** BEGIN **

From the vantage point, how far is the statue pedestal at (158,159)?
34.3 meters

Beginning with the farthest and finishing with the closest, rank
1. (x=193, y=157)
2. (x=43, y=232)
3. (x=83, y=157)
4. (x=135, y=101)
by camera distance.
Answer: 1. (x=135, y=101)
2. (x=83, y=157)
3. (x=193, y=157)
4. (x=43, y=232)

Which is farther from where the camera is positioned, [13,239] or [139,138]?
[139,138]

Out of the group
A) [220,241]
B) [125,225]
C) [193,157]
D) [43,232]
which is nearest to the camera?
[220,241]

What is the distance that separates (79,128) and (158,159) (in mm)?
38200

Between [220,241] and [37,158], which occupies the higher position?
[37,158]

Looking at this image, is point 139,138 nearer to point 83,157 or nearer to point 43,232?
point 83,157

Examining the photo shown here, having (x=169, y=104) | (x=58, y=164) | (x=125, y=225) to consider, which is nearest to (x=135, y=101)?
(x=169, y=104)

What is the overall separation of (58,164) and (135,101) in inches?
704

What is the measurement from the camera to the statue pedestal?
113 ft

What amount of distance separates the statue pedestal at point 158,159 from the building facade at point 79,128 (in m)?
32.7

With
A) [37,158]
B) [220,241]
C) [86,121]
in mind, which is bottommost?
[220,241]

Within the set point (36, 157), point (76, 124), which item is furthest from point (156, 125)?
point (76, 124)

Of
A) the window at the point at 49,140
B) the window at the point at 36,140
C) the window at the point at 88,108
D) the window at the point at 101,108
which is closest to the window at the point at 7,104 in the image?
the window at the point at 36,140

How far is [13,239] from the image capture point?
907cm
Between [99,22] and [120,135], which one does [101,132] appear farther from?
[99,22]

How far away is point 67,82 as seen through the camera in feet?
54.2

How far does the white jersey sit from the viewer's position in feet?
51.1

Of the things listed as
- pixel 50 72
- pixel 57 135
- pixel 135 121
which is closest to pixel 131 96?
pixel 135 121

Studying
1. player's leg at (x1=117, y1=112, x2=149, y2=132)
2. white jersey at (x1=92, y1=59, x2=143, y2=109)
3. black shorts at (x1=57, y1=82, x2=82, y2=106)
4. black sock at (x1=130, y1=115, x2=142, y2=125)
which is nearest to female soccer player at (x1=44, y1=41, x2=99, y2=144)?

** END **

Could you repeat the lines above, switching every "statue pedestal" to "fountain base" and leaving all else unchanged?

Output for this task -
From the vantage point, how far is the fountain base at (158,159)?
34.3 meters

Beginning with the farthest and finishing with the closest, rank
1. (x=193, y=157)
2. (x=43, y=232)
3. (x=83, y=157)
4. (x=135, y=101)
by camera distance.
Answer: 1. (x=135, y=101)
2. (x=83, y=157)
3. (x=193, y=157)
4. (x=43, y=232)

Which is farther from where the camera is positioned, [13,239] or [139,138]?
[139,138]

Out of the group
A) [220,241]
B) [125,225]
C) [193,157]
D) [43,232]
which is nearest to the camera?
[220,241]

What is the distance that separates (79,128) and (158,159) (in mm)?
38200

Between [220,241] and [37,158], which occupies the higher position?
[37,158]

Looking at this image, is point 139,138 nearer to point 83,157 or nearer to point 43,232?
point 83,157

Examining the photo shown here, having (x=169, y=104) | (x=58, y=164) | (x=125, y=225) to consider, which is nearest to (x=135, y=101)?
(x=169, y=104)

What is the overall separation of (58,164) and (135,101) in inches?
704

What is the measurement from the camera to the fountain base?
113 ft

What amount of distance separates the fountain base at point 158,159 from the building facade at point 79,128 (in m)?
32.7

With
A) [37,158]
B) [220,241]
C) [86,121]
in mind, which is bottommost?
[220,241]

Within the set point (36, 157), point (76, 124), which item is furthest from point (156, 125)?
point (76, 124)

Of
A) the window at the point at 49,140
B) the window at the point at 36,140
C) the window at the point at 88,108
D) the window at the point at 101,108
which is closest to the window at the point at 7,104 in the image?
the window at the point at 36,140

How far is [13,239] from the image capture point?
907cm
Between [99,22] and [120,135], which one does [101,132] appear farther from?
[99,22]

How far away is point 67,82 as seen through the camera in feet?
54.2

How far does the white jersey sit from the viewer's position in feet?
51.1

Of the things listed as
- pixel 50 72
- pixel 57 135
- pixel 135 121
which is closest to pixel 131 96?
pixel 135 121

Studying
1. player's leg at (x1=117, y1=112, x2=149, y2=132)
2. white jersey at (x1=92, y1=59, x2=143, y2=109)
3. black shorts at (x1=57, y1=82, x2=82, y2=106)
4. black sock at (x1=130, y1=115, x2=142, y2=125)
which is nearest to female soccer player at (x1=44, y1=41, x2=99, y2=144)?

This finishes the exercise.